Three jailed after North West counterfeiting conspiracy

– Ringleaders of music, film and games counterfeiting scam jailed after amassing tens of thousands through sale of fake CDs, DVDs, games and extensive benefit fraud

– First sentencing from Operation Zealot which resulted in 29 arrests in 2006

The UK’s music, film, and games industries today welcomed the sentences handed down to the ringleaders of a North West counterfeiting operation.

The trial ended at Liverpool Crown Court yesterday, all eight defendants having pleaded guilty at the first opportunity.

Ringleaders Barry Powell and Mark Quincey were imprisoned for 12 and 15 months respectively for their role in the six-month scam that also involved an extensive benefit fraud.

His Honour Judge Morrow QC also handed down a 9-month prison sentence to fellow ringleader Sarah Haynes, a mother of two.

In handing down the sentence, the judge said:”I want to send a deterrence message to any people who may think counterfeiting is an easy way to make a lot of money”

UK record industry body the BPI brought a private prosecution, together with the Department for Work and Pensions (DWP), after a joint investigation with film industry enforcement body FACT and games industry enforcement body ELSPA.

The court heard that the criminal operation operated as a well-organised illegal business and was run from the homes of the ringleaders.
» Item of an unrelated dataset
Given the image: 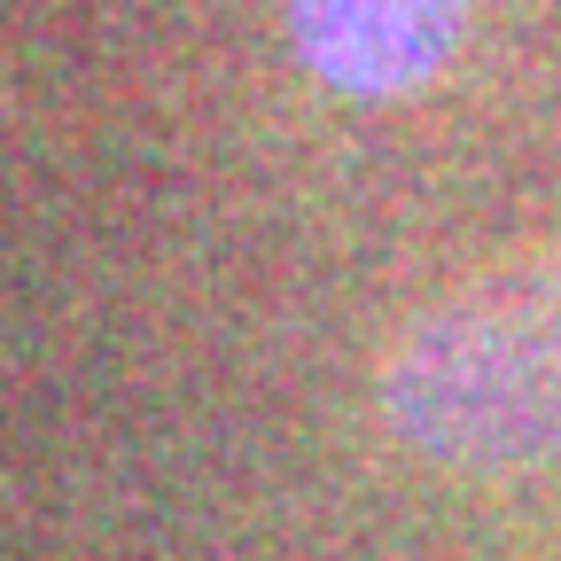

Supplying local markets and car boot fairs, it generated in excess of £40,000 in criminal proceeds during its 6-month operation.

The defendants had also claimed between £20,000 illegally in state benefits. The convicted may now lose all their assets under the Proceeds of Crime Act.

These defendants were arrested along with 21 others as part of a massive police operation codenamed “Zealot” in March 2006. These prosecutions are pending.

Involving 135 officers, and coordinated with the BPI, FACT, ELSPA and the DWP, Zealot was believed to be one of the biggest multi-agency anti-counterfeiting police operations in British history.

The Zealot raids ended a conspiracy that had involved the supply of counterfeit CDs and DVDs to markets beyond Liverpool and across the North West of England.

BPI investigators estimated that 70% of the fakes were sold at Liverpool’s two worst piracy hotspots, Stanley Dock and Walton Market, with another 30% sold on to smaller units in the Liverpool area. The DWP had estimated that some of the counterfeit stalls in Liverpool had been turning over £4,000 a day.

BPI Chief Executive Geoff Taylor said: “Music fans should not be taken in. Buying illegally copied CDs from these stalls not only cheats artists and the record labels that invest in them, it also helps to fund other criminality.

“These defendants were caught as part of a wider investigation into music piracy and benefit fraud in the North West, and although their operation was well organised they were by no means the biggest players in the region. This result shows that the courts will not hesitate to hand down strong sentences to deter this area of crime.

“Excellent work by our enforcement units, the DWP and police has ensured that these individuals face a significant term in prison, consistent with the seriousness of their offences.”

Kieron Sharp, FACT Director General, said: “This was an organised criminal network operating across a large area and generating sizeable profits from its illegal activities.

“There is often a strong association from the sale of stolen film product such as pirate DVDs with other criminality and we are grateful for the work done by the Department for Work and Pensions, Lancashire and Merseyside Police and our music and games industry colleagues in targeting and bringing to justice these individuals.”

Department for Work and Pension anti-fraud Minister James Plaskitt said: “This is an excellent example of our success at tackling benefit fraud when we work closely with our partners. No ifs, No buts – all benefit theft is a crime and those found breaking the law face serious consequences.”

Michael Rawlinson, managing director of ELSPA, said: “ELSPA would like to thank everyone involved for their work and helping to protect local traders and the general community from the effects of pirated goods. Our investigators will continue to work closely with other trade bodies and enforcement agencies. The simple fact about piracy of video games, music and films is illegal and punishable by fines, Community Service and jail sentences. No matter which way you look at counterfeiting it is nothing more than theft. Counterfeiters are only out for one thing: money. And because of this consumers who buy counterfeit games have no recourse under law for faulty goods.”